Al centro della vicenda, quanto accaduto tra fine estate e autunno scorso, quando l’assistito dell’avvocato Marcello presenta istanza di duplicato/rinnovo della patente nautica.

Da parte dell’Ufficio Motorizzazione Civile di Bari arriva un diniego, “in ragione della condanna alla pena della reclusione ad anni 4 e mesi 6 risultante dal casellario giudiziale, ritenuta ostativa al conseguimento del titolo abilitativo alla guida, ai sensi dell’articolo 37, comma 1 del decreto del ministro delle Infrastrutture e dei Trasporti 146/2008”.

Una pronuncia che, tuttavia, ad avviso del ricorrente e dell’avvocato trascura un aspetto fondamentale: ossia quanto accaduto successivamente alla pronuncia della sentenza di condanna.

“In relazione all’esecuzione della pena prevista da detta sentenza di condanna – scrive infatti l’avvocato Marcello – il ricorrente non solo era stato ammesso all’affidamento in prova al servizio sociale, ma, a seguito dell’esito favorevole della misura alternativa, il Tribunale di Sorveglianza di Bologna (con provvedimento allegato alla medesima memoria difensiva e comunque attestato dal certificato del casellario giudiziale acquisito dalla motorizzazione) aveva dichiarato l’estinzione della pena detentiva e di ogni altro effetto penale, esito che avrebbe consentito il rilascio del titolo abilitativo alla guida, in quanto pacificamente riconducibile ai “provvedimenti di riabilitazione'” di cui agli articoli 37, comma 1, e 41, comma 3. del D,M. n. 146/2008”.

E’ proprio su questo aspetto che si è concentrato il ricorso gerarchico dell’avvocato Marcello.

“Infatti – scrive – contrariamente a quanto sostenuto dalla Motorizzazione civile di Bari, l’esito positivo dell’affidamento in prova al servizio sociale rientra tra i “provvedimenti di riabilitazione” da valutarsi ai fini dell’applicazione di detta clausola”.

 

“In particolare – prosegue il ricorso – proprio la recente modifica normativa del testo della richiamata disposizione, ad opera dell’art. 38 del D.M. 133/2024, ne impone un’interpretazione estensiva: se, infatti, nella formulazione previgente il riferimento era ai soli “provvedimenti di riabilitazione”, in quella attuale sono fatte salve anche le faEspecie di “estinzione del reato” (salvo che il reato sia estinto o siano intervenuti provvedimenti di riabilitazione).
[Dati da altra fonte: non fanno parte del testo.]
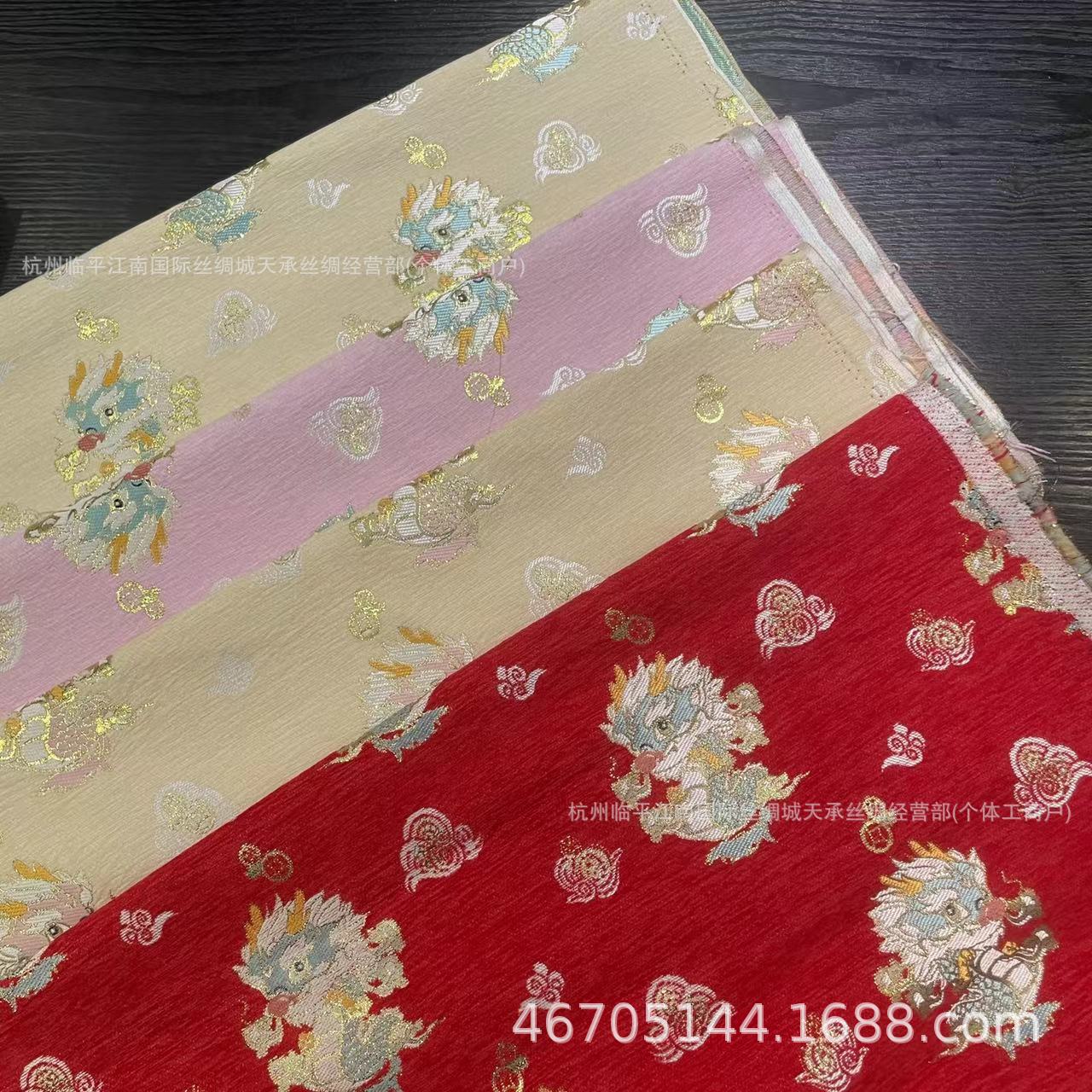 新款龙纹童装亲子装拜年服刺绣加厚小青龙雪尼尔柔软织金提花面料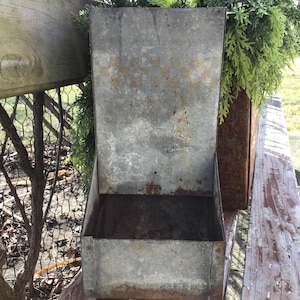 Vintage Metal Parina Chicken Feeder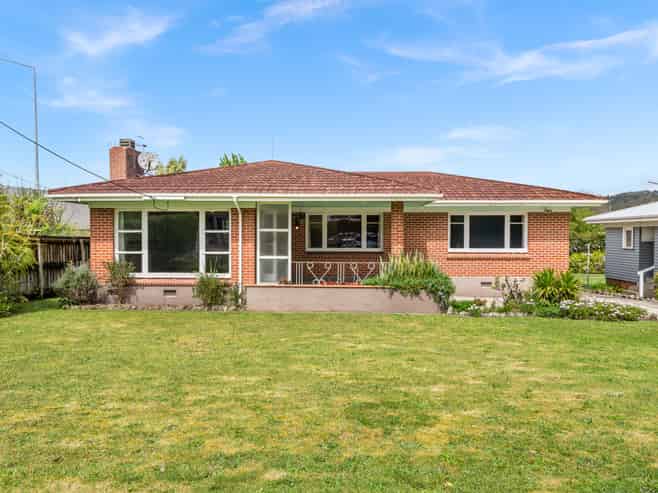 6 Burling Avenue, Whau Valley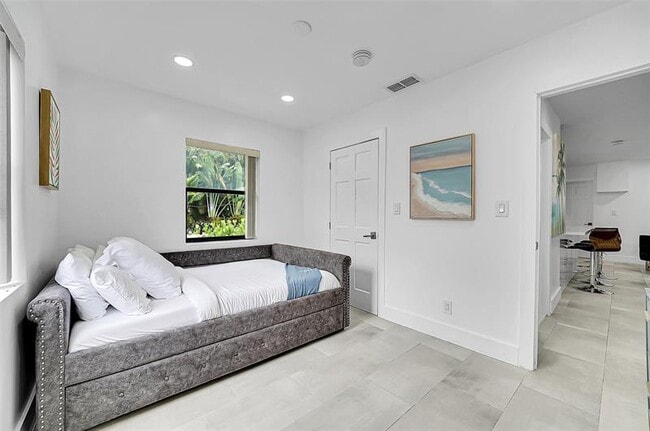 Building Photo - 400 NE 26th Dr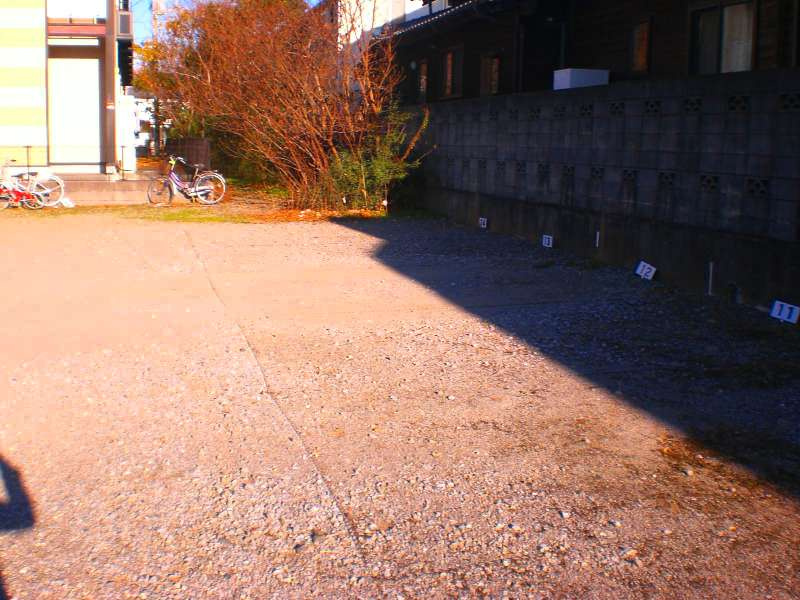 レオパレスグレースLedaの駐車場|画像10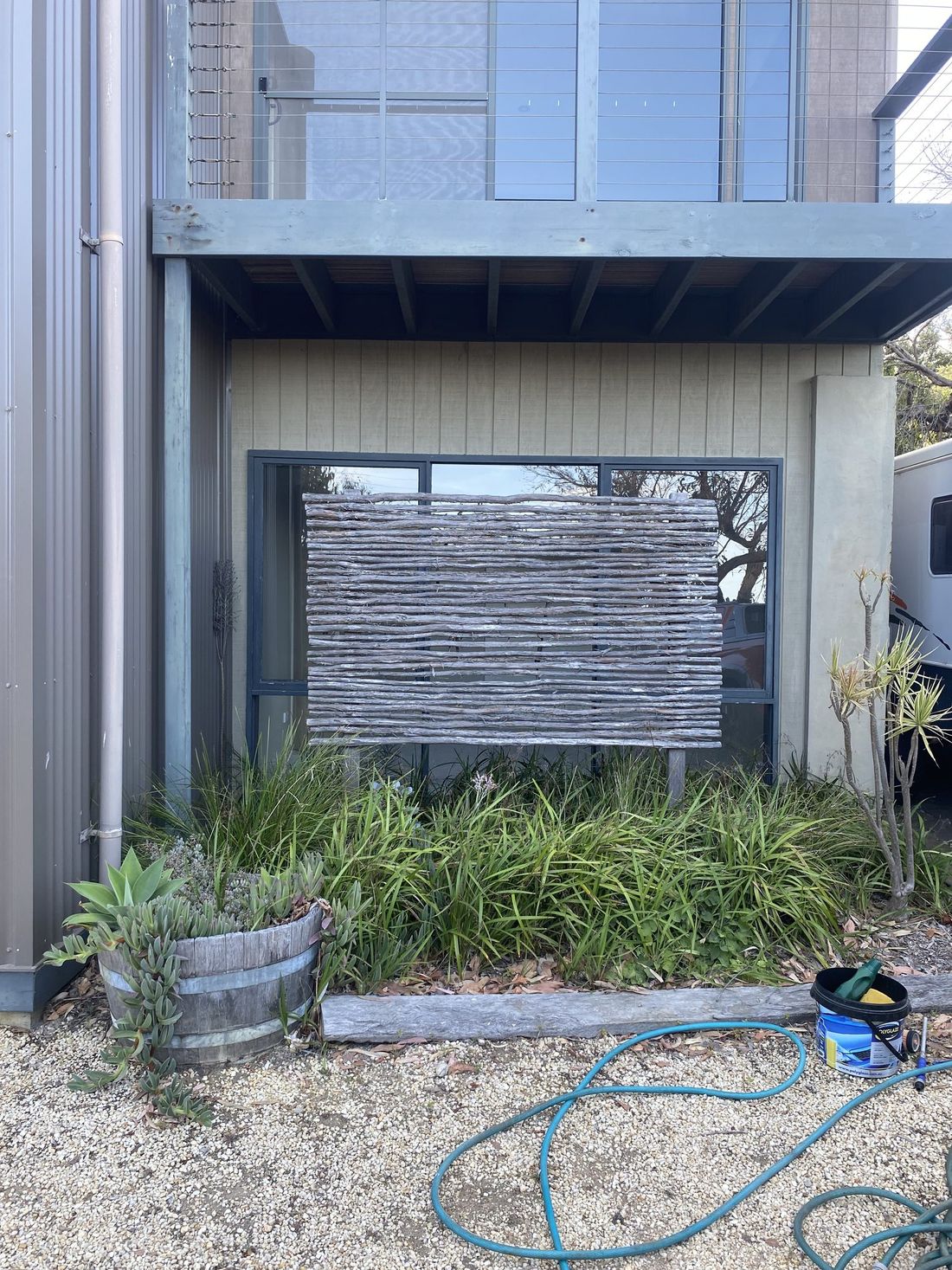 Stick privacy screen fence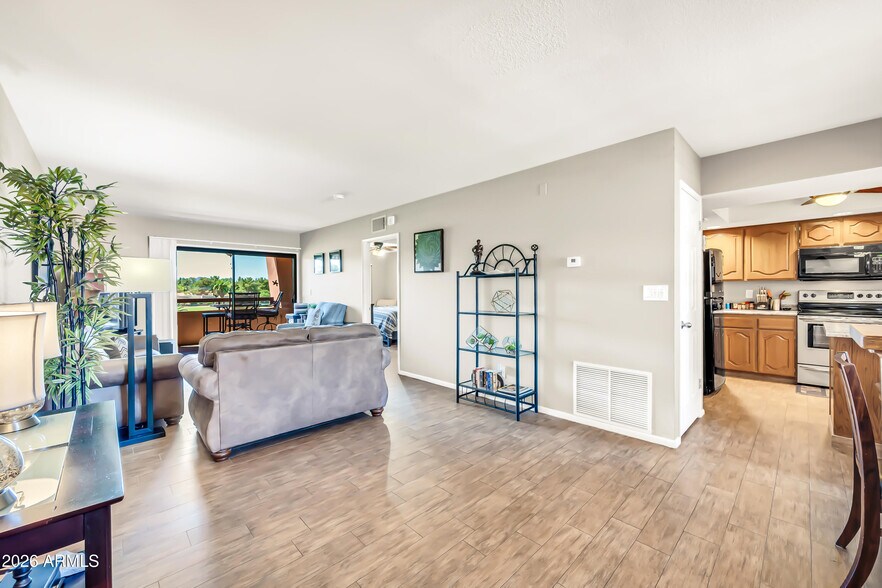 12212 N Paradise Vlg Pkwy S Unit Apt 331, Phoenix, AZ 85032 - Room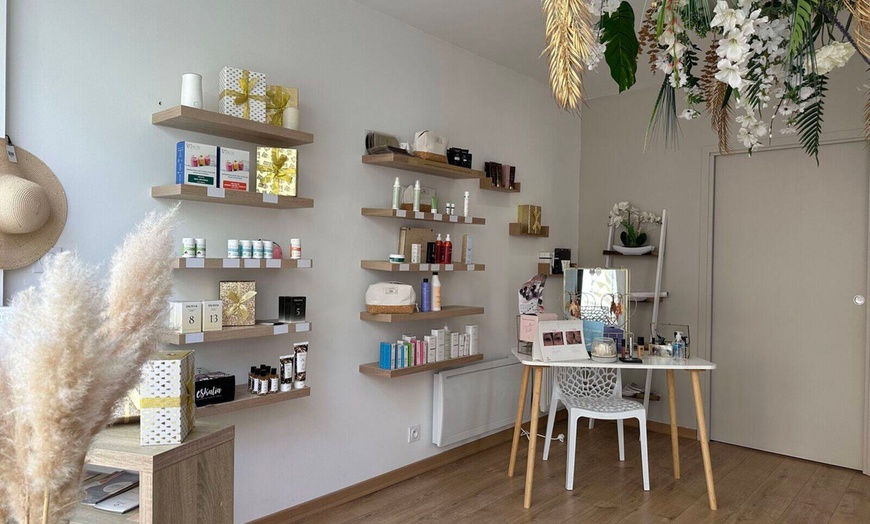 Image 2: Pour une peau rayonnante : modelage et soin du visage au choix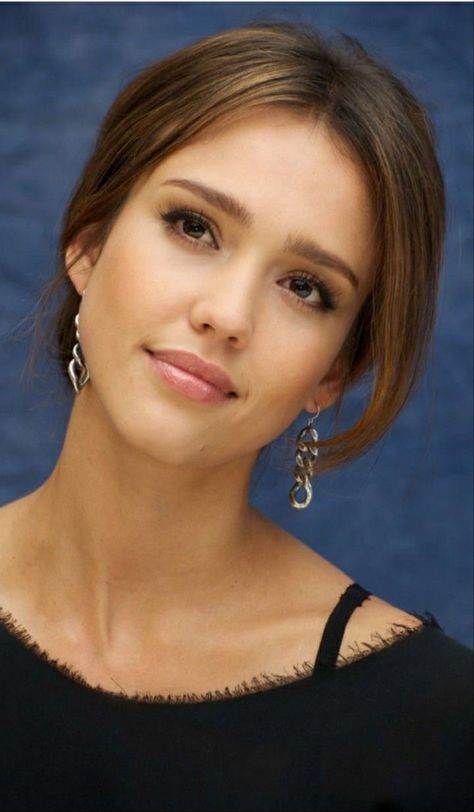 Jessica Alba Makeup, Honest Beauty Makeup, Makeup Tips For Brown Eyes, Glowing Skin Makeup, Makeup Nude, Honest Beauty, Girl Braids, Girls Braids, Stunning Eyes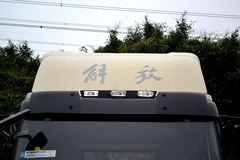 解放 J6L中卡 180马力 4X2 排半载货车(底盘)(CA5160XXYP62K1L5E)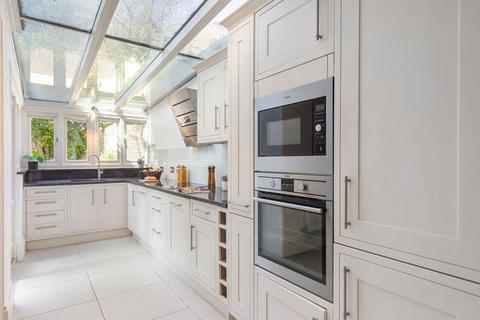 Basement Flat 1, 16 Redcliffe Gardens, London, SW10 9EX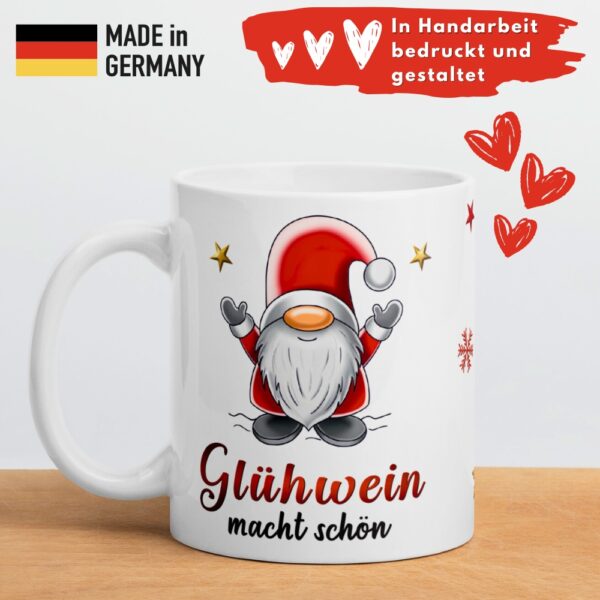 Geschenk Tasse Glühweintasse Wichtel – Beidseitig bedruckte Keramiktasse mit Spruch „Glühwein macht schön“ – 300ml – Spülmaschinenfest – Lustige Weihnachts Geschenkidee - qualität2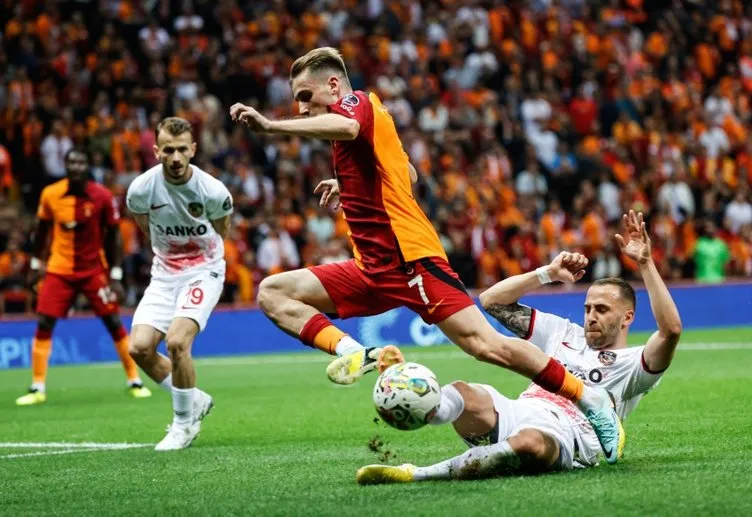 Son dakika Galatasaray haberleri: Galatasaray - Gaziantep FK maçındaki kırmızı kart çok konuşuldu! Abdülkerim Bardakcı’nın pozisyonunu Erman Toroğlu yorumladı...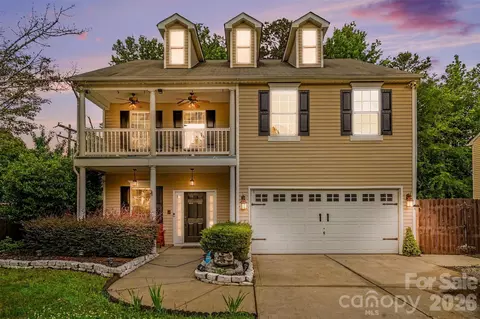 1003 Jordans Pond Ln, Charlotte, NC 28214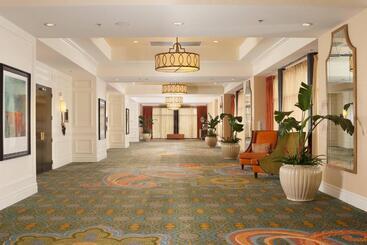هتل Charleston Marriott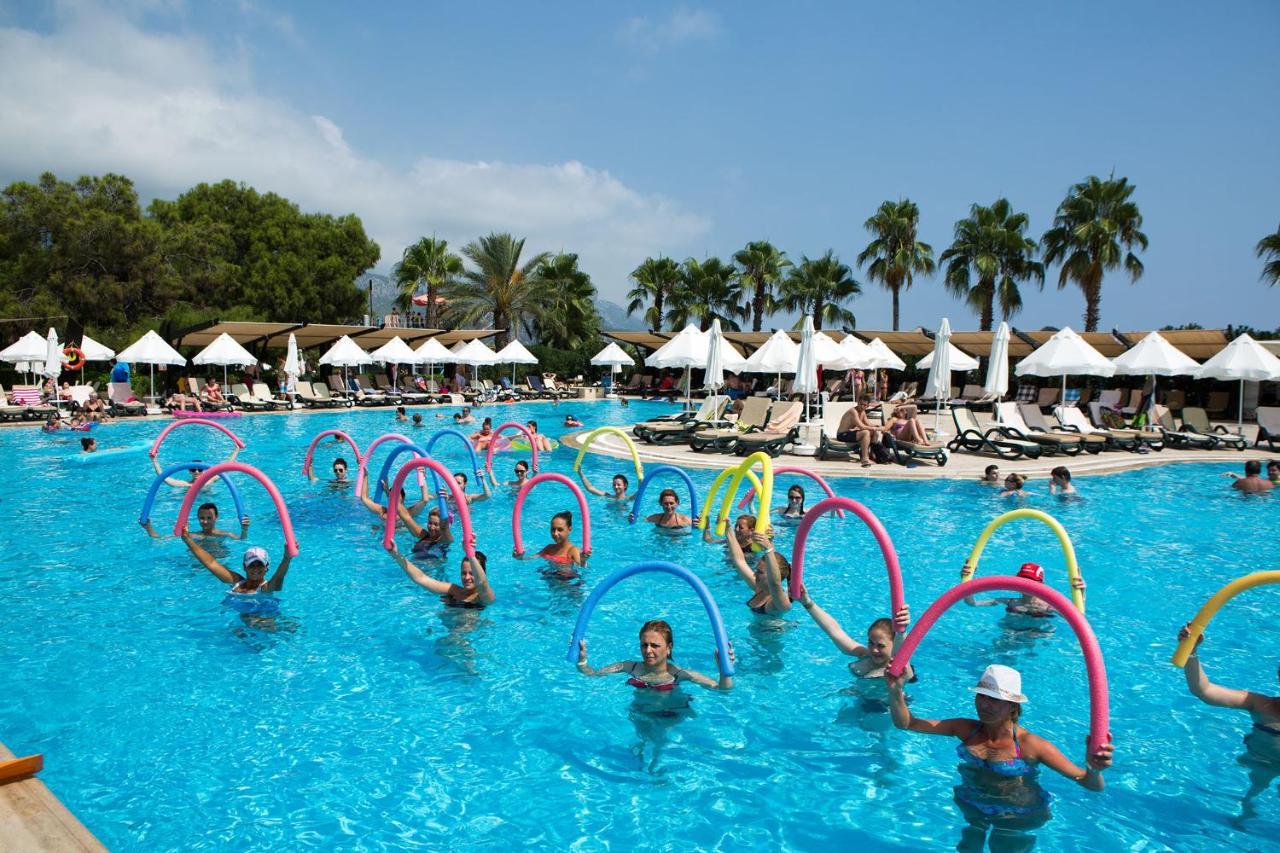 Crystal Flora Beach Resort Beldibi  Exterior foto
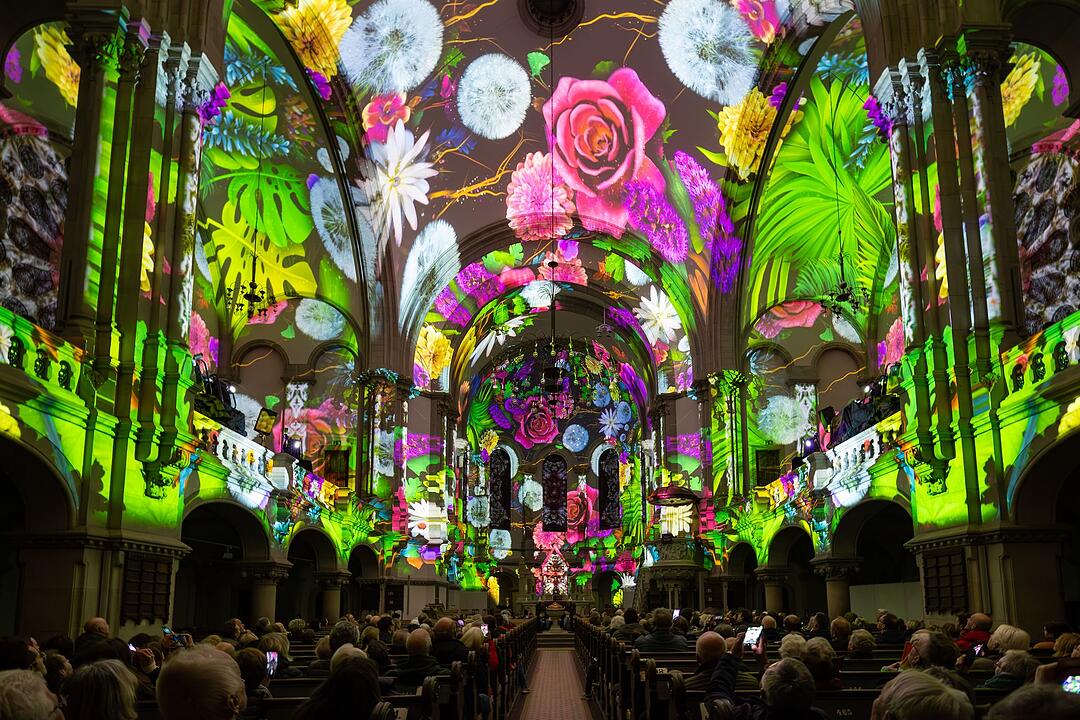Lichtshow in Dresdner Kirche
La tesi è confermata pure dalla giurisprudenza amministrativa. Indicativa, a tale proposito, la recentissima decisione del Tar Reggio Calabria (Sent. 20.11.2024, dep. 31.12.2024, n. 791), che, proprio in merito alla revoca di una patente nautica in ragione di una pena detentiva superiore ai 3 anni, ha respinto l’opzione ermeneutica del Ministero dei Trasporti – che aveva sostenuto che i provvedimenti riabilitativi di cui al combinato disposto degli artt. 37 e 41 del DM 146/2008 fossero esclusivamente quelli emessi ai sensi dell’art. 178 c.p. – ritenendola contrastante con il tenore letterale delle disposizioni “laddove l’utilizzo della generica locuzione “provvedimenti di riabilitazione” evoca ex sé una pluralità di istituti giuridici aventi effeE estintivi della pena e degli effeE penali della condanna analoghi a quelli di cui all ‘art. 178 c.p..

“Con la conseguenza – si chiude il ragionamento – che anche I’esito positivo dell’affidamento in prova al servizio sociale deve essere equiparato ai provvedimenti riabilitativi, costituendo fatto idoneo ad ottenere il rilascio, ovvero la convalida (rinnovo) della patente nautica. Tale decisione si allinea peraltro con quanto la Cassazione sostiene da tempo”.

L’esito del ricorso ha visto il Direttore Generale competente annullare il provvedimento di diniego al rinnovo della patente nautica.